1984 United States presidential election in Pennsylvania

← 1980 November 6, 1984 1988 →
 
Nominee Ronald Reagan Walter Mondale
Party Republican Democratic
Home state California Minnesota
Running mate George H. W. Bush Geraldine Ferraro
Electoral vote 25 0
Popular vote 2,584,323 2,228,131
Percentage 53.34% 45.99%


President before election

Ronald Reagan
Republican

Elected President

Ronald Reagan
Republican

The 1984 United States presidential election in Pennsylvania took place on November 6, 1984, and was part of the 1984 United States presidential election. Voters chose 25 representatives, or electors to the Electoral College, who voted for president and vice president.

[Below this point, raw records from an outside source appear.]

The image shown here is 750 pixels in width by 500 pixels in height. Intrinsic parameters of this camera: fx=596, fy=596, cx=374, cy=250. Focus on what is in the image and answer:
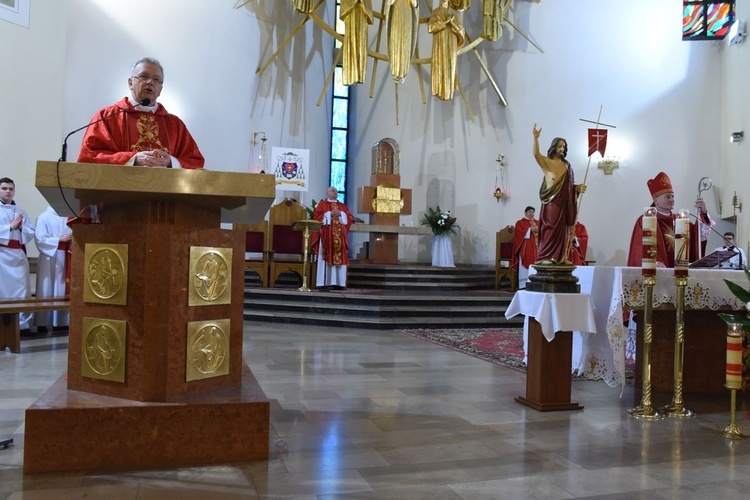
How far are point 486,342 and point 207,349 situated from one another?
5.17 metres

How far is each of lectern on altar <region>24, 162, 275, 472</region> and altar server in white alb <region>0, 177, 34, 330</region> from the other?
485 centimetres

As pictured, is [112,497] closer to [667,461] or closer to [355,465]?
[355,465]

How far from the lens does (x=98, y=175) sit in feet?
7.91

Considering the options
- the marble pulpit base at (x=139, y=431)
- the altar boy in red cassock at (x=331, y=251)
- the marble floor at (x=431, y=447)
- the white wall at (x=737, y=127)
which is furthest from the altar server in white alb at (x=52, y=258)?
the white wall at (x=737, y=127)

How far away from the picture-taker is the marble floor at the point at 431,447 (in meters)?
2.46

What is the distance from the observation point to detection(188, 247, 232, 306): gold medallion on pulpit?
2.75 metres

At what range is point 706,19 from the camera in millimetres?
12586

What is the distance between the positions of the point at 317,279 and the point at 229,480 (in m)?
8.11

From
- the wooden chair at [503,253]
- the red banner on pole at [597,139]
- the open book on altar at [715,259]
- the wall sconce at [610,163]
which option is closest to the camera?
the open book on altar at [715,259]

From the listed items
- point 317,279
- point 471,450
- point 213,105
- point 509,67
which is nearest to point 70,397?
point 471,450

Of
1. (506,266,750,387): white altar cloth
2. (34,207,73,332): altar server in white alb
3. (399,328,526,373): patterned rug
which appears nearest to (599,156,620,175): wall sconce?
(399,328,526,373): patterned rug

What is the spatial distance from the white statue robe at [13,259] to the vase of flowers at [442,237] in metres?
8.10

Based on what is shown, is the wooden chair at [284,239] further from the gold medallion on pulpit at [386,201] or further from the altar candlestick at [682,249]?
the altar candlestick at [682,249]

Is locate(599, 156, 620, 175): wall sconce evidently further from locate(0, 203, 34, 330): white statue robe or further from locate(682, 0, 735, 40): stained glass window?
locate(0, 203, 34, 330): white statue robe
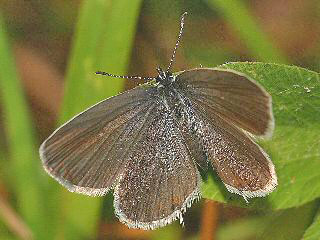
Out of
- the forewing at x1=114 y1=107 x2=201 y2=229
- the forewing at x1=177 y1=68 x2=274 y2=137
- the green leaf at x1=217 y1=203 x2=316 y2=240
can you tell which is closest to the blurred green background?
the green leaf at x1=217 y1=203 x2=316 y2=240

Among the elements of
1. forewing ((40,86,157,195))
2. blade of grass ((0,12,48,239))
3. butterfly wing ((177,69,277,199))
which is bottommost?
blade of grass ((0,12,48,239))

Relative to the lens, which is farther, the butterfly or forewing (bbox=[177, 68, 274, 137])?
the butterfly

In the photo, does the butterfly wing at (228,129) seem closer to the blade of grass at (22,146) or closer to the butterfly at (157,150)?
the butterfly at (157,150)

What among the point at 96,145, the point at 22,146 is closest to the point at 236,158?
the point at 96,145

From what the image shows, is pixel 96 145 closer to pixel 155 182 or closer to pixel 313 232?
pixel 155 182

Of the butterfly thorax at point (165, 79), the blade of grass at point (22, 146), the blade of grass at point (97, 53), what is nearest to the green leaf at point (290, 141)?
the butterfly thorax at point (165, 79)

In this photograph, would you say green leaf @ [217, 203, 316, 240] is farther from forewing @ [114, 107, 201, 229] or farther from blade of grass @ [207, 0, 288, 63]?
blade of grass @ [207, 0, 288, 63]

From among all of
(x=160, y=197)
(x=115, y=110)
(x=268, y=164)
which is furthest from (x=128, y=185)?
(x=268, y=164)
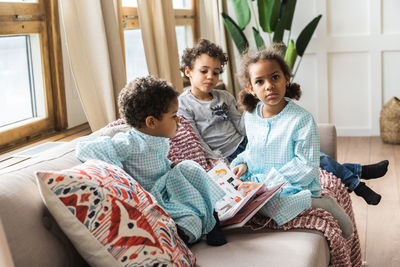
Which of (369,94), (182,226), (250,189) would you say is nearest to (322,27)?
(369,94)

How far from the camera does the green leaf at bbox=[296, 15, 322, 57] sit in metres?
4.32

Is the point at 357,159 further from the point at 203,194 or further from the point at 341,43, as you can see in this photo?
the point at 203,194

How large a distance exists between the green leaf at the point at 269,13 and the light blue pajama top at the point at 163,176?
2.67 metres

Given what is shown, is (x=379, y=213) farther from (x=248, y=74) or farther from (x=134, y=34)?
(x=134, y=34)

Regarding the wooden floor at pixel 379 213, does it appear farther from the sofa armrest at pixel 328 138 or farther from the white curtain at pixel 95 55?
the sofa armrest at pixel 328 138

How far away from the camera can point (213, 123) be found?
260 centimetres

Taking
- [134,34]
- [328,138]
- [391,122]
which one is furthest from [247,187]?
[391,122]

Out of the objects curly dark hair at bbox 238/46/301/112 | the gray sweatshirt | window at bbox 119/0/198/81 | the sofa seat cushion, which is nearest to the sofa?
the sofa seat cushion

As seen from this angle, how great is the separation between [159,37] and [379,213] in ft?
5.35

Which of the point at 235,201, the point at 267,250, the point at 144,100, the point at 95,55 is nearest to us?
the point at 267,250

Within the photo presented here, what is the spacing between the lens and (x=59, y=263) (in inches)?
53.9

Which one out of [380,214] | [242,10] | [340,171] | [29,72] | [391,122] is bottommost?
[380,214]

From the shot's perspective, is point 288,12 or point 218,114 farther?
point 288,12

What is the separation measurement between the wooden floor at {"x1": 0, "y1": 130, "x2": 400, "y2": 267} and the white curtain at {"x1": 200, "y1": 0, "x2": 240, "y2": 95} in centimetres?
114
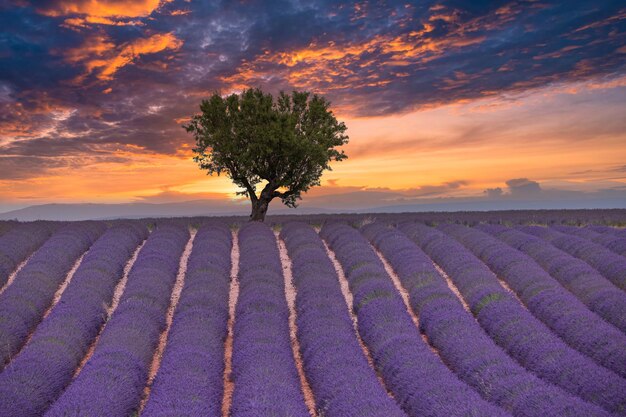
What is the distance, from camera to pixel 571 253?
15.0 m

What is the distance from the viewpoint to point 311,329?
8.91 m

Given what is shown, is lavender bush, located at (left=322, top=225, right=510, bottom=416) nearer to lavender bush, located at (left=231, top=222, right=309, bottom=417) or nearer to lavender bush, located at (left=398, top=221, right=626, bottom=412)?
lavender bush, located at (left=231, top=222, right=309, bottom=417)

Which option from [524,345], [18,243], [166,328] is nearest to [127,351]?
[166,328]

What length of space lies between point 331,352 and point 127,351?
3.03 meters

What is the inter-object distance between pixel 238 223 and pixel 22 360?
43.5 ft

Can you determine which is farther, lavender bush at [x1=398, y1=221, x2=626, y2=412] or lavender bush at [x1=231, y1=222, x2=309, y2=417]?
lavender bush at [x1=398, y1=221, x2=626, y2=412]

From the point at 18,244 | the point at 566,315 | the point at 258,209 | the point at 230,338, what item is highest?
the point at 258,209

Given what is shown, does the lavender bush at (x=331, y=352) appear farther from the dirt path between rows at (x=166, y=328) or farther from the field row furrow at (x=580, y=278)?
the field row furrow at (x=580, y=278)

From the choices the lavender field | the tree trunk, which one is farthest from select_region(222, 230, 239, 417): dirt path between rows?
the tree trunk

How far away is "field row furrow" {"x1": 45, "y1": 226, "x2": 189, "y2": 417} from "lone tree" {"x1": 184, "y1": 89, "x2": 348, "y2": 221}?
7.08 m

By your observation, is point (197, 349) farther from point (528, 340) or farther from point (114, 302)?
point (528, 340)

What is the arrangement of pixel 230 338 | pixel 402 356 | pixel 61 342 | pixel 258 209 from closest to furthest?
pixel 402 356 → pixel 61 342 → pixel 230 338 → pixel 258 209

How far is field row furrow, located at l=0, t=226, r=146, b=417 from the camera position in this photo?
22.5ft

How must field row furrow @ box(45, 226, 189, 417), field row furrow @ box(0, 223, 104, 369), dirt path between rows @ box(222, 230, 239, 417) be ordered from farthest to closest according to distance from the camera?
field row furrow @ box(0, 223, 104, 369)
dirt path between rows @ box(222, 230, 239, 417)
field row furrow @ box(45, 226, 189, 417)
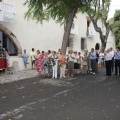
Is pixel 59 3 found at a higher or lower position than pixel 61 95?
higher

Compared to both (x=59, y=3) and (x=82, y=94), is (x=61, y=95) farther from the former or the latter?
(x=59, y=3)

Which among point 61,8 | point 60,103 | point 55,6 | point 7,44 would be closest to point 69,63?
point 61,8

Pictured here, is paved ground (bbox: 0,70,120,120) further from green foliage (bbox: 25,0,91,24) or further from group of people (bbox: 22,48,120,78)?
green foliage (bbox: 25,0,91,24)

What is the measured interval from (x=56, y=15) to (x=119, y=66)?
5.21 meters

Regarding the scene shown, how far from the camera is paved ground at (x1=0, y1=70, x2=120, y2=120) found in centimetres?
689

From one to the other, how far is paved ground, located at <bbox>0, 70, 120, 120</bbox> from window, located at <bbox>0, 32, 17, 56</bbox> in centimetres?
848

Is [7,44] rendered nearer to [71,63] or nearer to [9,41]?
[9,41]

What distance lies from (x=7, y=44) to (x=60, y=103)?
12.0 metres

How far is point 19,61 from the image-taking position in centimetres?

Pennsylvania voted for the Republican nominee, President Ronald Reagan, over the Democratic nominee, former Vice President Walter Mondale. Reagan won Pennsylvania by a margin of 7.35%, making Pennsylvania 5.5% more Democratic than the nation at large.

Reagan won the state by sweeping the small towns and rural areas of central Pennsylvania and performing well in the traditionally Republican suburbs of Philadelphia, but the race was kept within single digits by Mondale’s strong showing in heavily unionized and traditionally Democratic Western Pennsylvania, as well as his decisive victories in the cities of Pittsburgh and Philadelphia. As of the 2020 presidential election, this is the last election in which Lackawanna County has voted Republican, the last time that Erie County gave a majority to a Republican (Donald Trump would win it by plurality in 2016), and the last time a Republican won one-third of the vote in Philadelphia.[1]

This was one of only three elections since the Civil War in which Pennsylvania has voted more Democratic than neighboring New York (along with 1952 and 1956), and the most recent election in which it voted to the left of Illinois, Washington, or Hawaii. Reagan became the first Republican ever to win the White House without carrying Mercer or Armstrong Counties; George H. W. Bush would repeat this feat four years later, while his son would win without Mercer but with Armstrong in 2000.

Marian Bell, James F. Malone III, Ginny Thornburgh, Coral Scranton, Fred Anton, Harvey Bartle III, Thomas Milhollan, Marta Bell Schoeninger, John H. Ware III, and Theodore Metzger Jr. were among the Republican electors. The Democratic elector slate included Judith Heh, Roxanne Jones, Cathy Irvis, James J. Manderino, and Nancy Nancarrow. Malone was the chair of the electors and Bell was an elector for Richard Nixon in 1972 and Reagan in 1980.[2]

  1. ^ Sullivan, Robert David; ‘How the Red and Blue Map Evolved Over the Past Century’; America Magazine in The National Catholic Review; June 29, 2016
  2. ^ "Faithful electors vote 25-0 in a celebration of Reagan". Pittsburgh Post-Gazette. December 18, 1984. p. 6. Archived from the original on September 5, 2023 – via Newspapers.com.